◆ Aufgaben:
1: Schreiben Sie aus dem Artikel über die Großfußhuhn-Eier den Abschnitt wortgetreu ab, der mit den Worten „Früchte des Vulkans“ beginnt und nach „ist das nicht.“ endet.
2: Erläutern Sie in ein bis drei Sätzen anhand des Artikels über die Großfußhuhn-Eier, aus welchem Grund die Einheimischen die Eier aus dem Vulkansand ausgraben.

◆ Auszug:
————
Foto: Fabian von Poser

Früchte des Vulkans

Von FABIAN von POSER
Foto: Fabian von Poser

13. April 2020 · Auf der Insel Neubritannien vor Papua-Neuguinea graben die Einheimischen seit Generationen die Eier des Großfußhuhns aus dem Vulkansand aus, weil sie als Delikatesse gelten. Ungefährlich ist das nicht.

A n manchen Tagen ist das Glück ein Ei. Ein ziemlich großes sogar. Chris Simon kniet im braunen Vulkansand und stochert mit dem Spaten in einer drei Meter tiefen Grube. Sein Körper ist mit einer klebrigen Masse überzogen: Sand, Bimsstein, Schweiß.
————
◆ Auszüge der Einträge:

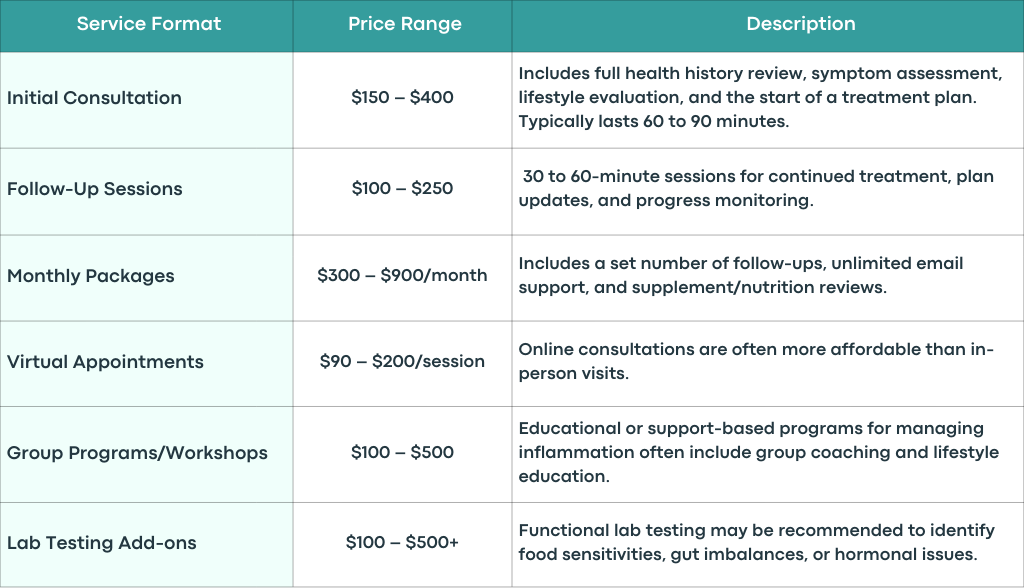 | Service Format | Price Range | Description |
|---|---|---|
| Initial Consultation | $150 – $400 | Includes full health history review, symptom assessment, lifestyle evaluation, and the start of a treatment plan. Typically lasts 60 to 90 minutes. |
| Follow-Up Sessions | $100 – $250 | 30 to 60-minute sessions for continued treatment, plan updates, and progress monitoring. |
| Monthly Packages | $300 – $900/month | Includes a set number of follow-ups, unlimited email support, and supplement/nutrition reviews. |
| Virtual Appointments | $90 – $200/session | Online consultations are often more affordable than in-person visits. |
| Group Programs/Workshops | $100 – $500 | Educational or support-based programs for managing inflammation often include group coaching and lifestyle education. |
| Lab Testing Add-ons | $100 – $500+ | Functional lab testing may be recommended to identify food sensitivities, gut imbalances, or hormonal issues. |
————
◆ Lösungen:
1:
Früchte des Vulkans

Von FABIAN von POSER
Foto: Fabian von Poser

13. April 2020 · Auf der Insel Neubritannien vor Papua-Neuguinea graben die Einheimischen seit Generationen die Eier des Großfußhuhns aus dem Vulkansand aus, weil sie als Delikatesse gelten. Ungefährlich ist das nicht.

2: Die Einheimischen auf der Insel Neubritannien graben die Eier des Großfußhuhns seit Generationen aus dem Vulkansand aus, weil sie als Delikatesse gelten.